KARACHI, Mar 12: The Sindh government, in collaboration with the State Bank of Pakistan, has offered interest subsidy of 6.25 per cent and credit risk sharing facility of up-to 30 per cent against the long term loans to be extended to rice husking mills in Sindh.
The State Bank said on Tuesday that these additional incentives are being offered by Sindh Enterprise Development Fund (SEDF) will encourage Rice Mills of Sindh to carry out BMR of their units so as to reduce their losses and improve the quality of their products.
The improved profitability projections with the availability of additional incentives under the scheme will also encourage potential Small and Medium Enterprises (SMEs) to establish new rice husking units in Sindh.
According to the State Bank, mark up rate for the facility will remain the same viz.9 per cent for financing up-to 5 years as applicable under SBP’s Refinance Facility; however, the end-user rate will be 2.75 per cent per annum only, i.e. the difference of 6.25 per cent (SBP share) will be borne by SEDF.

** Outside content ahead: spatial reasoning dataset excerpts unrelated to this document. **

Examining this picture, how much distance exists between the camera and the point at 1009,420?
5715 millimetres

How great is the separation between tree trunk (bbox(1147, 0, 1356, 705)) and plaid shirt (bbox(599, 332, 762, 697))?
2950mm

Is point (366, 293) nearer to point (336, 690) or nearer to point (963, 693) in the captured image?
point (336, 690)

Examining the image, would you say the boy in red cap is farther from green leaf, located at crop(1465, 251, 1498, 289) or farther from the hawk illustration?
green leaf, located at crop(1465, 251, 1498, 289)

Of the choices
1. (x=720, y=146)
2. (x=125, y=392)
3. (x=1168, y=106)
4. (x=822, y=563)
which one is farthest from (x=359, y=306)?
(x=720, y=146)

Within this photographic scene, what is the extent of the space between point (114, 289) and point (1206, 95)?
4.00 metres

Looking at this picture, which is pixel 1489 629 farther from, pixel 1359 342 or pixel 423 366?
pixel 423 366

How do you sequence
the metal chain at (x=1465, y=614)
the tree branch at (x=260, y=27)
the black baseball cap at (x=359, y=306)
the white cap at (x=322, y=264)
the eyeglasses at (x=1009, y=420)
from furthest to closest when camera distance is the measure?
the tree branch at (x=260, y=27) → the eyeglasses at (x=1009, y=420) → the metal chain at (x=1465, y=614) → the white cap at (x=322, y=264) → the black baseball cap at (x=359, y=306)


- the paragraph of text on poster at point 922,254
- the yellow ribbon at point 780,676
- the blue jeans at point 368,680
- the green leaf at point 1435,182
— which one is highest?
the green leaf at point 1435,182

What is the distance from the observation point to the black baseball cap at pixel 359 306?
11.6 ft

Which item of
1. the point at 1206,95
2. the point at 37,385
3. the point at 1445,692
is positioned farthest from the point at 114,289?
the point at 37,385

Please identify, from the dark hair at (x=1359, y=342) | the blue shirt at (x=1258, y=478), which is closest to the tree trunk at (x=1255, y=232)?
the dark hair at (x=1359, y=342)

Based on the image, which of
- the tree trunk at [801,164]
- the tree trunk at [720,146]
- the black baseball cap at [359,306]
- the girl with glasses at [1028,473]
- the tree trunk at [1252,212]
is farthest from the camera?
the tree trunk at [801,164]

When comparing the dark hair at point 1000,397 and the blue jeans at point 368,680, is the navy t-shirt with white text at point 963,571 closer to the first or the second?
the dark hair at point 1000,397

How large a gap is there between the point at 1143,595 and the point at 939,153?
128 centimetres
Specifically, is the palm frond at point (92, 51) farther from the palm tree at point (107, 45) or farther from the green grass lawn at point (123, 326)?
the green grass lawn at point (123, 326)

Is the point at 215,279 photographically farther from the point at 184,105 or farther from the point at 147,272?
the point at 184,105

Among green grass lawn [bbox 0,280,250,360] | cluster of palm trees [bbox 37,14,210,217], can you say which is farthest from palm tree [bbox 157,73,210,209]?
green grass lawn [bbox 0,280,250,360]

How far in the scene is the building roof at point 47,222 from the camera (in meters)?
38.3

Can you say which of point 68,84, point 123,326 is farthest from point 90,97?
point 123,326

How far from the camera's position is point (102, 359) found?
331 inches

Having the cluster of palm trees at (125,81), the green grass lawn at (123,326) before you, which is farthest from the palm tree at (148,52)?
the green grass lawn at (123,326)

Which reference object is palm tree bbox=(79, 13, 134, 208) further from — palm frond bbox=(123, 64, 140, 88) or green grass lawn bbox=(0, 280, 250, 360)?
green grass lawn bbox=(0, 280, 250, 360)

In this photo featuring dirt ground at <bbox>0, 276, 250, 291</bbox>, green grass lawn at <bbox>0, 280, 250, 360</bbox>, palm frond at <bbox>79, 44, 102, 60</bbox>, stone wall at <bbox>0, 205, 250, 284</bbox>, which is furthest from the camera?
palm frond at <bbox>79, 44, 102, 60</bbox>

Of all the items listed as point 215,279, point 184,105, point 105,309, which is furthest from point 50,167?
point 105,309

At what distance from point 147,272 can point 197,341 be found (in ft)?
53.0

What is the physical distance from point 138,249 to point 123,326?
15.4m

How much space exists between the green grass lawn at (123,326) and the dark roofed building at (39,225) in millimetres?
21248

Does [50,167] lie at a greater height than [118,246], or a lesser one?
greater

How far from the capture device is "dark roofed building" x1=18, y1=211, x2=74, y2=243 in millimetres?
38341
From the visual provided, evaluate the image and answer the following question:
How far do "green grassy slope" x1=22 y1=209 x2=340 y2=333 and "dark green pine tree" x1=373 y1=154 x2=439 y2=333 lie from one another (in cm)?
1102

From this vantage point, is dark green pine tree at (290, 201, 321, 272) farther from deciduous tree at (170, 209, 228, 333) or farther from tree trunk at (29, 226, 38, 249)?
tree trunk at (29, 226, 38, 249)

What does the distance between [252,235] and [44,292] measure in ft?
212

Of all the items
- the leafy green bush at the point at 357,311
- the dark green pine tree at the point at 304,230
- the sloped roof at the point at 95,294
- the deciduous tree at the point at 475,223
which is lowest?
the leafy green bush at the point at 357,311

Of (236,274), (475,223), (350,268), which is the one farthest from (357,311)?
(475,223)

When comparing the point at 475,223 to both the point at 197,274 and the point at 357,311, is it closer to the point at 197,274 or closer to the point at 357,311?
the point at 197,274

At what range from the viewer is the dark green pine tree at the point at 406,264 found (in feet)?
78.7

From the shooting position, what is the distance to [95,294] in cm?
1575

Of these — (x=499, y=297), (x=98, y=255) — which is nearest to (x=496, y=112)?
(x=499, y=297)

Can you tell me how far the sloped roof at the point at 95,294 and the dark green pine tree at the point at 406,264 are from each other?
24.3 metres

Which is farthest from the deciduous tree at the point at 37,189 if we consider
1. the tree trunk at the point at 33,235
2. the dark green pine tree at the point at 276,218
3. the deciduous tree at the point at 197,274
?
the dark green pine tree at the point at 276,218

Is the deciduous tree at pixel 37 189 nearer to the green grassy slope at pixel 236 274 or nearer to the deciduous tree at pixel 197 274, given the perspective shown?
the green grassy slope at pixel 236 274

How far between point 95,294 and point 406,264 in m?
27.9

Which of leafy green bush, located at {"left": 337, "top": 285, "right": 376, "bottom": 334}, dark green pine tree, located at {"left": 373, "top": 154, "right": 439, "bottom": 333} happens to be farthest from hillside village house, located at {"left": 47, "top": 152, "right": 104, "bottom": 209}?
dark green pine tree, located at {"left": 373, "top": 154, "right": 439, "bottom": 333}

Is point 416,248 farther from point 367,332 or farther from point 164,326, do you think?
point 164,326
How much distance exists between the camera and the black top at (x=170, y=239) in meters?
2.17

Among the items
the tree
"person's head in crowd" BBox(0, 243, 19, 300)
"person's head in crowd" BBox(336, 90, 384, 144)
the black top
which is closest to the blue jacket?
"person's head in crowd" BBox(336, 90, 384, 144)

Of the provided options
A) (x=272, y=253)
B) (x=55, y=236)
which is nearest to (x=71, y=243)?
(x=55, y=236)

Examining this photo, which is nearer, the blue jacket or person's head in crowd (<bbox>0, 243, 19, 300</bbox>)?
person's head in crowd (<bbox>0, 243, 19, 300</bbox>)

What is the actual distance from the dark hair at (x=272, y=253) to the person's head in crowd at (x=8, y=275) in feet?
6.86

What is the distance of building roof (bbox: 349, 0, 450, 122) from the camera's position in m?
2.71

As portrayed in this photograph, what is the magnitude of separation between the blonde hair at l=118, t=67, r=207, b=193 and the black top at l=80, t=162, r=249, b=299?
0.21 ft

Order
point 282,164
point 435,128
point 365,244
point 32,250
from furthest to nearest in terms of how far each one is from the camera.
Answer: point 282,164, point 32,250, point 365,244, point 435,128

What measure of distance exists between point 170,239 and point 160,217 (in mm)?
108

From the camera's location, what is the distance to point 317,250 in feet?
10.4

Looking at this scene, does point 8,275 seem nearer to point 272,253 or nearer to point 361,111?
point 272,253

Banks will be offered credit guarantee cover of 30 per cent against their outstanding loans under the Facility. As mentioned, the cover will be provided on the strength of financial support extended by SEDF.
The State Bank said the facility will be available against loans granted up-to the period of five years.
Maximum loan size for a single borrower will be Rs10 million.
The banks which have already obtained refinance limits under SBP’s Refinance Facility for Modernisation of SMEs may now apply for the guarantee and subsidy limits under this Scheme, said a circular issued by SBP.